Prince's working paper includes some of the first comparative data measuring consumers' valuation of online privacy in some areas of Latin America, including in Mexico, Argentina, Brazil and Columbia. This includes data types such as personal information on finances, biometrics, location, networks, communications and web browsing.
Prince, who is co-director of the Institute for Business Analytics at Kelley and recently served as chief economist at the U.S. Federal Communications Commission, said the benefits of the research discussion series include the potential for reaching a broader audience, including alumni, students at other universities, policymakers and business leaders in the region.
"I've given talks across a wide range of audiences, many of them outside of academia, and I always find additional value when I can break out of just the academic circles," he said. "Audiences consisting of practitioners and policymakers can bring a whole new set of insights. Those groups are great at making sure that my work actually applies and has practical value.
"Coming from a business school, it is generally very important to us that our work has on-the-ground relevance and usefulness," he added. "Ultimately, we want our work to have practical applications for managers who might want to adjust their strategies or to provide helpful guidance for those crafting policy. It's hard to be fully confident we are accomplishing that goal if we haven't tested our research in front of those audiences. Opportunities to speak in front of groups like this are extremely valuable to help make sure we've got our eye on the ball."
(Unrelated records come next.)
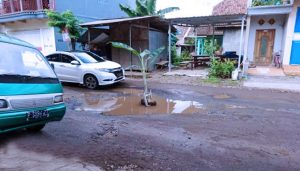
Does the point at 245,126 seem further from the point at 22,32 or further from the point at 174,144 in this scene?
the point at 22,32

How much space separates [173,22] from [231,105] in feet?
27.4

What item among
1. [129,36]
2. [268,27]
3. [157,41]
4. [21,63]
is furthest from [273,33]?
[21,63]

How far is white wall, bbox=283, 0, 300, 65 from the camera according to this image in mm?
13180

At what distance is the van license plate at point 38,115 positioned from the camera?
4188 mm

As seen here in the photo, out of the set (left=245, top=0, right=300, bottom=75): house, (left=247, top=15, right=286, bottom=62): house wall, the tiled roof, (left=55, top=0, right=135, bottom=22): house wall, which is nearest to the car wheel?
(left=55, top=0, right=135, bottom=22): house wall

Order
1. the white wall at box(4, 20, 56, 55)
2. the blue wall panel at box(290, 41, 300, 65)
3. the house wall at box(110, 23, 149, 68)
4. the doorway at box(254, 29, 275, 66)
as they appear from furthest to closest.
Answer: the white wall at box(4, 20, 56, 55)
the house wall at box(110, 23, 149, 68)
the doorway at box(254, 29, 275, 66)
the blue wall panel at box(290, 41, 300, 65)

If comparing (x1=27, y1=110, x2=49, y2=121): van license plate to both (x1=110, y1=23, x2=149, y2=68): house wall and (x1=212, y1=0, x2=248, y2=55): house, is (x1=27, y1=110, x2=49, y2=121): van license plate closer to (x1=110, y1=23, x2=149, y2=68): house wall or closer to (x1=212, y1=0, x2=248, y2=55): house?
(x1=110, y1=23, x2=149, y2=68): house wall

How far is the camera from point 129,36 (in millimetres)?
16047

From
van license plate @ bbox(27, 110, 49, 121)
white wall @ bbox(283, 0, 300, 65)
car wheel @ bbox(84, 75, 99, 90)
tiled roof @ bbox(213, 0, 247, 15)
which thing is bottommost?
car wheel @ bbox(84, 75, 99, 90)

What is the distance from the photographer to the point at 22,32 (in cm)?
1939

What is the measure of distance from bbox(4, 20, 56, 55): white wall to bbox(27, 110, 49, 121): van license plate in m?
14.5

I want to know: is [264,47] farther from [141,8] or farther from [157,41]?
[141,8]

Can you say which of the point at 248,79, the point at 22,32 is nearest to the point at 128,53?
the point at 248,79

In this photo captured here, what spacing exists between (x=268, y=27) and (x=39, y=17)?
606 inches
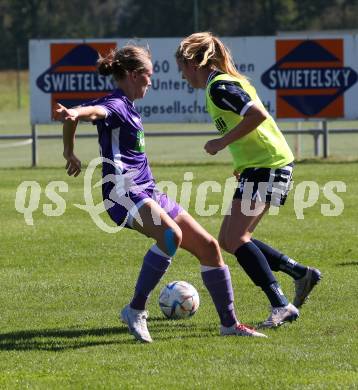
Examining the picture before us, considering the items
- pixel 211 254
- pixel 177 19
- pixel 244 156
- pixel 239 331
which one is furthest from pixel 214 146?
pixel 177 19

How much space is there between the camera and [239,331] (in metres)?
7.27

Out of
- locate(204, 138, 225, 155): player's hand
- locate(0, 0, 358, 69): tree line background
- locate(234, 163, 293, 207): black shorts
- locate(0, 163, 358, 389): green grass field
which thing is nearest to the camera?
locate(0, 163, 358, 389): green grass field

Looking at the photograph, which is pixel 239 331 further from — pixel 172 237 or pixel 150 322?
pixel 150 322

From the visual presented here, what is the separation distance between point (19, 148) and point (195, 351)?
25.3 metres

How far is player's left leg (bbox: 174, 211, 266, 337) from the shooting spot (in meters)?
7.29

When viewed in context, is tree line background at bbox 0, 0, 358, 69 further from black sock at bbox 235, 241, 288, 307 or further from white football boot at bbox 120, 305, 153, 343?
white football boot at bbox 120, 305, 153, 343

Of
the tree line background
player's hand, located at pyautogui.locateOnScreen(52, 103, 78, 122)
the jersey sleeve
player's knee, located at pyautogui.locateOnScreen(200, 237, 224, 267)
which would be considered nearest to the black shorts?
player's knee, located at pyautogui.locateOnScreen(200, 237, 224, 267)

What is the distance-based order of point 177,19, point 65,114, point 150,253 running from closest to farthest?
point 65,114, point 150,253, point 177,19

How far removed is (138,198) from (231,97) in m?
0.87

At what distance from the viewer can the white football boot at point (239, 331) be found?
23.8 feet

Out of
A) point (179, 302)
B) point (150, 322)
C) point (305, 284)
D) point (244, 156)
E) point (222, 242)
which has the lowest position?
point (150, 322)

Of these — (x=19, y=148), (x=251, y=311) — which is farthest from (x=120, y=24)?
(x=251, y=311)

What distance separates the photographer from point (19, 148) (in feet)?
104

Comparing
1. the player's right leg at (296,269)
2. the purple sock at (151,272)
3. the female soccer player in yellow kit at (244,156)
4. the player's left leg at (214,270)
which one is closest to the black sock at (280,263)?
the player's right leg at (296,269)
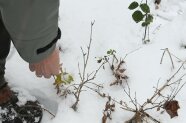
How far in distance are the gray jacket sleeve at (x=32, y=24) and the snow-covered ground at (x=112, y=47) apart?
0.74 m

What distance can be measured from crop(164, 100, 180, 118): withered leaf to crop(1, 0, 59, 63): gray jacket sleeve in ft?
2.61

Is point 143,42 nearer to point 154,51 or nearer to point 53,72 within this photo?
point 154,51

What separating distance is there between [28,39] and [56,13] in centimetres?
15

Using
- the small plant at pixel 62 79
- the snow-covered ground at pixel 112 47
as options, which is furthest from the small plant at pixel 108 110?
the small plant at pixel 62 79

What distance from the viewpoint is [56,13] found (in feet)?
4.66

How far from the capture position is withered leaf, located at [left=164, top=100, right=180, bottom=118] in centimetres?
198

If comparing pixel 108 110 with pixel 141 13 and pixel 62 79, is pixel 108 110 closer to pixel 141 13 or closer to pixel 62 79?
pixel 62 79

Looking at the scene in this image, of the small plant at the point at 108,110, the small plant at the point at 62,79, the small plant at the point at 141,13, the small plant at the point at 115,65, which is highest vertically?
the small plant at the point at 141,13

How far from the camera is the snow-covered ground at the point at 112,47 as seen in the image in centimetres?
217

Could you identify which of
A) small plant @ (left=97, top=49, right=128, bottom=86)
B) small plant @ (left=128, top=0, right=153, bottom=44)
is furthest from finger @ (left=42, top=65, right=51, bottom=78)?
small plant @ (left=128, top=0, right=153, bottom=44)

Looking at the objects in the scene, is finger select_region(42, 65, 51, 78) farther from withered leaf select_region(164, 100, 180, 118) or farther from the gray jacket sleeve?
withered leaf select_region(164, 100, 180, 118)

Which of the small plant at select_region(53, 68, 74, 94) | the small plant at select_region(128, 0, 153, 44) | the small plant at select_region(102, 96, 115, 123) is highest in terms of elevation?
the small plant at select_region(128, 0, 153, 44)

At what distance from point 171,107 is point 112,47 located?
645 mm

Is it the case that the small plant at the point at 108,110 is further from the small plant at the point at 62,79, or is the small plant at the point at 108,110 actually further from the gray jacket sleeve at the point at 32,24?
the gray jacket sleeve at the point at 32,24
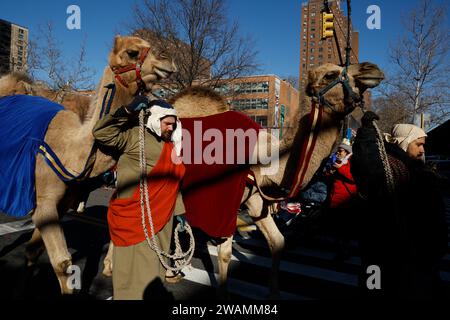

The Kelley Research Discussion Series builds on Worldwide Roundtable events held virtually in October and March, organized by Kelley's Institute for International Business. More than 1,500 people registered for those live panel discussions and breakout sessions that originated from IU Global Gateway offices, as business leaders joined conversations about the importance of global connectedness and "economic recovery post-pandemic."
"It is our hope that all of our engagement activities have an impact on the conversation within the global business community, bringing diverse constituents together for exciting discussion on important ideas," said LaVonn Schlegel, executive director of the Institute for International Business at Kelley.